## Challenge
Please pull out the lines of the listing below from the one containing "What depth from" through the end of the listing, and copy them without any changes.

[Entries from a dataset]
═══
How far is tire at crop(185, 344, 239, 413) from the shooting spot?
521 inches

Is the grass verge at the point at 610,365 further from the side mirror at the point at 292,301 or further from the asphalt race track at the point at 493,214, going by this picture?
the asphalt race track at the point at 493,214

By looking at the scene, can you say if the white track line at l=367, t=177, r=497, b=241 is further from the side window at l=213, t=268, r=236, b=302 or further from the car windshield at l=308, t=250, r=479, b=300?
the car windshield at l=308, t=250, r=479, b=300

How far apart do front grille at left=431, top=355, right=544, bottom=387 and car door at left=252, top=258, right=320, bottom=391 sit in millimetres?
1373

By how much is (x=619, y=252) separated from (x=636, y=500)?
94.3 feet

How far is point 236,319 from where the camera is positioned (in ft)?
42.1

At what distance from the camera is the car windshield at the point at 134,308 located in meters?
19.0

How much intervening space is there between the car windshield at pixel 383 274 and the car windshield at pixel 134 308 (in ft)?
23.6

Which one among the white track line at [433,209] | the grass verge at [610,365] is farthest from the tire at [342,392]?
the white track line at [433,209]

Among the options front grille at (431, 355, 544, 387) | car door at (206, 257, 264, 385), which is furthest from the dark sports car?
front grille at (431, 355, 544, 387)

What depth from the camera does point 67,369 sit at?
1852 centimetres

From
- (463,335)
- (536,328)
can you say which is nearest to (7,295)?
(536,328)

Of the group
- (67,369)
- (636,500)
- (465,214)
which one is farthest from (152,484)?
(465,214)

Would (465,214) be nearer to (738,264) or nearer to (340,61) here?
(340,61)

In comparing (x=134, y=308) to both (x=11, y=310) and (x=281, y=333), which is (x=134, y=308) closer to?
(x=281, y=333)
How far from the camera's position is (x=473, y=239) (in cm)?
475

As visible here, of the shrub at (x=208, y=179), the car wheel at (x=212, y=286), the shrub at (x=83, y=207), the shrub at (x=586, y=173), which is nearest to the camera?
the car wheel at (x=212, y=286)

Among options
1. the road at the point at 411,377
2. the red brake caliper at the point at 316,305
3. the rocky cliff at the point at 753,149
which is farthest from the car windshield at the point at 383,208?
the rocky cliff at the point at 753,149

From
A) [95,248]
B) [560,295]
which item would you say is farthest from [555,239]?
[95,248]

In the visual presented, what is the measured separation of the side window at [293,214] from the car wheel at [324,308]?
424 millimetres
═══
## Solution to this exercise
What depth from the camera does point 67,369 sit at?
1852 centimetres

From
- (463,335)
- (536,328)
can you say which is nearest to (7,295)?
(536,328)

Of the group
- (67,369)
- (636,500)
- (465,214)
which one is farthest from (152,484)?
(465,214)

Would (465,214) be nearer to (738,264) or nearer to (340,61) here?
(340,61)

In comparing (x=134, y=308) to both (x=11, y=310) and (x=281, y=333), which is (x=134, y=308) closer to?
(x=281, y=333)
How far from the camera's position is (x=473, y=239) (in cm)?
475

As visible here, of the shrub at (x=208, y=179), the car wheel at (x=212, y=286), the shrub at (x=83, y=207), the shrub at (x=586, y=173), which is nearest to the camera?
the car wheel at (x=212, y=286)

Among options
1. the road at the point at 411,377
2. the red brake caliper at the point at 316,305
3. the rocky cliff at the point at 753,149
which is farthest from the car windshield at the point at 383,208?
the rocky cliff at the point at 753,149

From
A) [95,248]
B) [560,295]
which item would you say is farthest from [555,239]?
[95,248]

In the visual presented, what is the measured separation of the side window at [293,214] from the car wheel at [324,308]?
424 millimetres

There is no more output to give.